Gli avvocati della società bianconera sono stati ascoltati per quasi sette ore

Dopo essere stati ascoltati dai pm per circa sette ore – l’incontro era cominciato alle 9.15 di questa mattina – sono usciti dalla procura di Perugia l’avvocato Luigi Chiappero, storico legale della Juventus, insieme alla collega Maria Turco nell’ambito dell’inchiesta sull’esame “farsa” di lingua italiana sostenuto dal calciatore Luis Suárez il 17 settembre scorso all’Università per Stranieri di Perugia per ottenere la cittadinanza. «La società Juventus è estranea a qualsiasi addebito» hanno detto, rispondendo alle domande dei giornalisti. «Abbiamo ascoltato le domande che ci siamo poste dai pubblici ministeri, pensiamo di aver contribuito in maniera positiva alla ricostruzione dei fatti nella nostra veste di testimoni e che ci è servita per ribadire la trasparenza del nostro operato professionale in un clima assolutamente sereno e costruttivo».


Un atteggiamento positivo e costruttivo quello di Chiappero che ha addirittura dichiarato di essere «grato alla procura per essere stato chiamato subito dai pubblici ministeri.

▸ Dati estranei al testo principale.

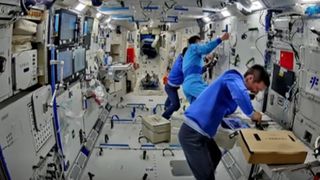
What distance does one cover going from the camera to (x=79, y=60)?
15.8 ft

Aspettavamo forse un po’ con ansia anche l’occasione per poter riferire tutto quello che dovevamo riferire in merito ai fatti perché, come si è dimostrato questa volta come in tante altre occasioni, la verità viene spesso alterata, tagliata, ricostruita e restituita in un racconto che magari serve più al lettore ma che non è la verità. Quindi pensiamo in questo senso di ringraziare i pubblici ministeri che hanno sicuramente in questo caso fatto molto per fare in modo che le cose fossero precise e come dovevano essere contenti». Dopo essere saliti in auto, hanno lasciato la Procura.